### PROBLEM DETAILS
Present every line of the entries below as a numbered list, omitting the blank lines.

### ENTRIES PROVIDED
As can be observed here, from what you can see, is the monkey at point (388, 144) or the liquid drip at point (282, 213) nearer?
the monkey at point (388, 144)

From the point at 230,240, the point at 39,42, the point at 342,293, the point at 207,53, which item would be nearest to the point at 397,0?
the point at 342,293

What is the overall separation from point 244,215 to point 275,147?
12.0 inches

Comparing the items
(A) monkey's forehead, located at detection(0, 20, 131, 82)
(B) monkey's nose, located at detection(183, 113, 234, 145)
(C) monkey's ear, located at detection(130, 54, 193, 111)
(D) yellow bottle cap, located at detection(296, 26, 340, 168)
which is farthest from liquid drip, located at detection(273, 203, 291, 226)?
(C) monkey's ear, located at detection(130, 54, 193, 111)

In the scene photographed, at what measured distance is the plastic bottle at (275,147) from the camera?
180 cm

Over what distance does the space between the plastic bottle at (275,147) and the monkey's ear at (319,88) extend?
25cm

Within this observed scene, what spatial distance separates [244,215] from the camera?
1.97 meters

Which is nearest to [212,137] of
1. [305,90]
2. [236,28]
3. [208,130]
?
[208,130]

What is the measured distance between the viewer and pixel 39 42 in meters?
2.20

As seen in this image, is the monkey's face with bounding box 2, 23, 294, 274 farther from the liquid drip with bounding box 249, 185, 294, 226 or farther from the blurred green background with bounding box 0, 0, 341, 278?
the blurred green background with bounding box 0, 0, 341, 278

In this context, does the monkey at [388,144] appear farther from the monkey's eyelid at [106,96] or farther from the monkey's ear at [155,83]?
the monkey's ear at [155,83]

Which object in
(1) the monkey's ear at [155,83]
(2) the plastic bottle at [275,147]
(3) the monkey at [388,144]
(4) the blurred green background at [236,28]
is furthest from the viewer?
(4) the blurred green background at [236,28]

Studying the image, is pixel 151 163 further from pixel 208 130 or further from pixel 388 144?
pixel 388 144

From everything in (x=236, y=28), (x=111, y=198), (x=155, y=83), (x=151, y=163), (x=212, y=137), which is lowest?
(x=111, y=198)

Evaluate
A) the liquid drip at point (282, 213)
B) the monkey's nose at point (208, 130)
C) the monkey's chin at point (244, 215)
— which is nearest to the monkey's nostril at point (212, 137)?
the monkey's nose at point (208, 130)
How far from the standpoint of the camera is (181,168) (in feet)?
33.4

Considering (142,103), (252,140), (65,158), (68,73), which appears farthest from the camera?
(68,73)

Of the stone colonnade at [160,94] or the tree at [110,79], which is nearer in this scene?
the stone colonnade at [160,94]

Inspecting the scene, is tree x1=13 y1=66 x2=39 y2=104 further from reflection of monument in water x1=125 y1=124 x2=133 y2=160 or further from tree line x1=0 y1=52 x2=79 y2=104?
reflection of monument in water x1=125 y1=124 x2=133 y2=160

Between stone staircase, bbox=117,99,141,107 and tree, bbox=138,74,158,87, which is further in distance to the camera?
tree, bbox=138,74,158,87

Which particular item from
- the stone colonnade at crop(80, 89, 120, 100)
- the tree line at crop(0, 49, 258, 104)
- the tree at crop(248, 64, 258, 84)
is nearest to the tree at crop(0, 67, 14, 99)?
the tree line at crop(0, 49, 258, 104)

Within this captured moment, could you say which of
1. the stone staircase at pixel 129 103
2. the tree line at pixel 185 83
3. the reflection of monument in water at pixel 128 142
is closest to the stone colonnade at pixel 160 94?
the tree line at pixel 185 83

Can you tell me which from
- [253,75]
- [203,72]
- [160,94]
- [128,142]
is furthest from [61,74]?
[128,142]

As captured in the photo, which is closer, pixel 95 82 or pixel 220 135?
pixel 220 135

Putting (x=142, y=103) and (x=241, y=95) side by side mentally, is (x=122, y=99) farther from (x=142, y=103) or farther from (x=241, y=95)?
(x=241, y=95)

### EXERCISE OUTPUT
1. As can be observed here, from what you can see, is the monkey at point (388, 144) or the liquid drip at point (282, 213) nearer?
2. the monkey at point (388, 144)
3. From the point at 230,240, the point at 39,42, the point at 342,293, the point at 207,53, which item would be nearest to the point at 397,0?
4. the point at 342,293
5. What is the overall separation from point 244,215 to point 275,147?
6. 12.0 inches
7. Comparing the items
8. (A) monkey's forehead, located at detection(0, 20, 131, 82)
9. (B) monkey's nose, located at detection(183, 113, 234, 145)
10. (C) monkey's ear, located at detection(130, 54, 193, 111)
11. (D) yellow bottle cap, located at detection(296, 26, 340, 168)
12. which is farthest from liquid drip, located at detection(273, 203, 291, 226)?
13. (C) monkey's ear, located at detection(130, 54, 193, 111)
14. In the scene photographed, at what measured distance is the plastic bottle at (275,147) from the camera?
15. 180 cm
16. Over what distance does the space between the plastic bottle at (275,147) and the monkey's ear at (319,88) extend?
17. 25cm
18. Within this observed scene, what spatial distance separates [244,215] from the camera?
19. 1.97 meters
20. Which is nearest to [212,137] of
21. 1. [305,90]
22. 2. [236,28]
23. 3. [208,130]
24. ?
25. [208,130]
26. What is the measured distance between the viewer and pixel 39 42 in meters?
27. 2.20
28. As seen in this image, is the monkey's face with bounding box 2, 23, 294, 274 farther from the liquid drip with bounding box 249, 185, 294, 226 or farther from the blurred green background with bounding box 0, 0, 341, 278?
29. the blurred green background with bounding box 0, 0, 341, 278
30. In this context, does the monkey at [388,144] appear farther from the monkey's eyelid at [106,96] or farther from the monkey's ear at [155,83]?
31. the monkey's ear at [155,83]
32. Which object in
33. (1) the monkey's ear at [155,83]
34. (2) the plastic bottle at [275,147]
35. (3) the monkey at [388,144]
36. (4) the blurred green background at [236,28]
37. is furthest from the viewer?
38. (4) the blurred green background at [236,28]
39. Studying the image, is pixel 151 163 further from pixel 208 130 or further from pixel 388 144?
40. pixel 388 144
41. From everything in (x=236, y=28), (x=111, y=198), (x=155, y=83), (x=151, y=163), (x=212, y=137), which is lowest?
42. (x=111, y=198)
43. Evaluate
44. A) the liquid drip at point (282, 213)
45. B) the monkey's nose at point (208, 130)
46. C) the monkey's chin at point (244, 215)
47. — which is nearest to the monkey's nostril at point (212, 137)?
48. the monkey's nose at point (208, 130)
49. How far from the standpoint of the camera is (181,168) (in feet)?
50. 33.4
51. Considering (142,103), (252,140), (65,158), (68,73), which appears farthest from the camera?
52. (68,73)
53. Of the stone colonnade at [160,94] or the tree at [110,79], which is nearer in this scene?
54. the stone colonnade at [160,94]
55. Inspecting the scene, is tree x1=13 y1=66 x2=39 y2=104 further from reflection of monument in water x1=125 y1=124 x2=133 y2=160 or further from tree line x1=0 y1=52 x2=79 y2=104?
56. reflection of monument in water x1=125 y1=124 x2=133 y2=160
57. Between stone staircase, bbox=117,99,141,107 and tree, bbox=138,74,158,87, which is further in distance to the camera?
58. tree, bbox=138,74,158,87
59. Which particular item from
60. - the stone colonnade at crop(80, 89, 120, 100)
61. - the tree line at crop(0, 49, 258, 104)
62. - the tree at crop(248, 64, 258, 84)
63. is nearest to the tree at crop(0, 67, 14, 99)?
64. the tree line at crop(0, 49, 258, 104)
65. Within this captured moment, could you say which of
66. 1. the stone staircase at pixel 129 103
67. 2. the tree line at pixel 185 83
68. 3. the reflection of monument in water at pixel 128 142
69. is closest to the stone colonnade at pixel 160 94?
70. the tree line at pixel 185 83
71. Can you tell me which from
72. - [253,75]
73. - [203,72]
74. - [160,94]
75. - [128,142]
76. is furthest from [61,74]?
77. [128,142]
78. As captured in the photo, which is closer, pixel 95 82 or pixel 220 135?
79. pixel 220 135
80. Putting (x=142, y=103) and (x=241, y=95) side by side mentally, is (x=122, y=99) farther from (x=142, y=103) or farther from (x=241, y=95)?
81. (x=241, y=95)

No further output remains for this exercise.